REQUIRED TASK 1 » Turn the records from the line with "Looking at all" up to and including the line with "97.5 inches" into a JSON list of strings, one string per line, with blank lines dropped.

SUPPLIED TEXT »
* BEGIN *

I'll have to wait a while to buy these, but I have my eye on Pandemonium (I love the mega matte finish) and Heroine.


----------



## fur4elise (Jun 2, 2016)

rinacee said:


> I'll have to wait a while to buy these, but I have my eye on Pandemonium (I love the mega matte finish) and Heroine.


*
I'm in a holding pattern too! Some of the colors are not yet available which leads me to think those are the ones exclusive to Sephora. My SiJCP mua told me the display will not be out until mid to late June. She said the set up is a giant round tower. 

**I'm not too fussed that the colors I want will sell out as they are permanent. A little delayed gratification never hurts...much *


----------



## NaomiH (Jun 2, 2016)

Ugh, I want but I have to wait until payday next week. Glad they're perm!


----------



## fur4elise (Jun 2, 2016)

NaomiH said:


> Ugh, I want but I have to wait until payday next week. Glad they're perm!



*I hear you on the payday thing...I need to stop visiting SiJCP. I like the mua so much, I end up spending money! I guess it is a good thing, as I like the service/help she offers...so it is a show of support. But man, my wallet has just a little dust & lint in it right now...LOL!*


----------



## NaomiH (Jun 2, 2016)

fur4elise said:


> *I hear you on the payday thing...I need to stop visiting SiJCP. I like the mua so much, I end up spending money! I guess it is a good thing, as I like the service/help she offers...so it is a show of support. But man, my wallet has just a little dust & lint in it right now...LOL!*



Same here, I opened my wallet earlier for gas and I swear I heard it crying.  Lol.  I love finding a great MUA,  I had one at the MAC counter in Barton Creek Mall who I miss a ton now that I'm no longer in Austin.


----------



## slowlikehoney (Jun 2, 2016)

I caved and ordered Backtalk and Hitch Hike! Now I'm kind of wanting Peyote but I guess I'll wait since they're permanent.


----------



## rinacee (Jun 3, 2016)

fur4elise said:


> *
> I'm in a holding pattern too! Some of the colors are not yet available which leads me to think those are the ones exclusive to Sephora. My SiJCP mua told me the display will not be out until mid to late June. She said the set up is a giant round tower.
> 
> **I'm not too fussed that the colors I want will sell out as they are permanent. A little delayed gratification never hurts...much *


I am so happy they are permanent! I can take my time and go see them in-store.  I'm on a tight budget right now (European trip coming up) so it'll have to wait!


NaomiH said:


> Ugh, I want but I have to wait until payday next week. Glad they're perm!


So so happy they will be around!

* END *

RECORDS FOR THE EXERCISE »
* BEGIN *

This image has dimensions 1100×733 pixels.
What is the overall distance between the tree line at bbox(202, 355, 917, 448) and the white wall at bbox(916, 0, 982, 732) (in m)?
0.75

* END *
* BEGIN *

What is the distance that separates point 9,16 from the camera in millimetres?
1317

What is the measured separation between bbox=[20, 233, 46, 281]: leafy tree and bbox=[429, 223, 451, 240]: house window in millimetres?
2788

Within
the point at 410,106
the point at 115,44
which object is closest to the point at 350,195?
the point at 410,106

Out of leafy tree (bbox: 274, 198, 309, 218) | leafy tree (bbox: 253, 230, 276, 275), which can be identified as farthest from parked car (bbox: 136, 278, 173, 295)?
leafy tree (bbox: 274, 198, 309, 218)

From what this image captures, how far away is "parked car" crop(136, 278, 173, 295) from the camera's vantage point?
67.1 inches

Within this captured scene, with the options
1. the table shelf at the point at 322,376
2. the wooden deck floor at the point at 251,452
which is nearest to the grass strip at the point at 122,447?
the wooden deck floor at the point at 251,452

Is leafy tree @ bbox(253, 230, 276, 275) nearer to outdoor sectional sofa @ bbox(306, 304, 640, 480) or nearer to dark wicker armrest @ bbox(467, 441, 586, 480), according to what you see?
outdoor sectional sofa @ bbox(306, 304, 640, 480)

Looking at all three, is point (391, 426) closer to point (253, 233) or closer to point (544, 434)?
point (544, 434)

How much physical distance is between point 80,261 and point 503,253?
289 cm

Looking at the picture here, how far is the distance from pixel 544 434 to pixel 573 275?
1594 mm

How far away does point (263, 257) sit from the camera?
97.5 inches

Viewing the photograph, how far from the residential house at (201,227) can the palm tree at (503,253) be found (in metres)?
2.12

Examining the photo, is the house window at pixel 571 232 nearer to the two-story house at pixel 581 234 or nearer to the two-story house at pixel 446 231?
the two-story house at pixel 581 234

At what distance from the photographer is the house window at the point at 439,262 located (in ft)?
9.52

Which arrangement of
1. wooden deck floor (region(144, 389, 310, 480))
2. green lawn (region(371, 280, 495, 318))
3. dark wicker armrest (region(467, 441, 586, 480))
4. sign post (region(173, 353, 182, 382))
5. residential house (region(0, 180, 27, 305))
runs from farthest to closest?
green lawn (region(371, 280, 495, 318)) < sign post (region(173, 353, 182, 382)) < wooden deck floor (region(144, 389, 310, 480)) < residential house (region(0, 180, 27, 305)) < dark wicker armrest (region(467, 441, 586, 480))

* END *

REQUIRED TASK 2 »
Answer these questions about the makeup forum thread:
(a) Which two colors did slowlikehoney order?
(b) When did fur4elise's SiJCP mua say the display would be out?
(c) In which mall was the MAC counter that NaomiH mentions?

WRITTEN SOLUTION 1 »
[
  "Looking at all three, is point (391, 426) closer to point (253, 233) or closer to point (544, 434)?",
  "point (544, 434)",
  "How much physical distance is between point 80,261 and point 503,253?",
  "289 cm",
  "Looking at the picture here, how far is the distance from pixel 544 434 to pixel 573 275?",
  "1594 mm",
  "How far away does point (263, 257) sit from the camera?",
  "97.5 inches"
]

WRITTEN SOLUTION 2 »
(a) Backtalk and Hitch Hike
(b) Mid to late June
(c) Barton Creek Mall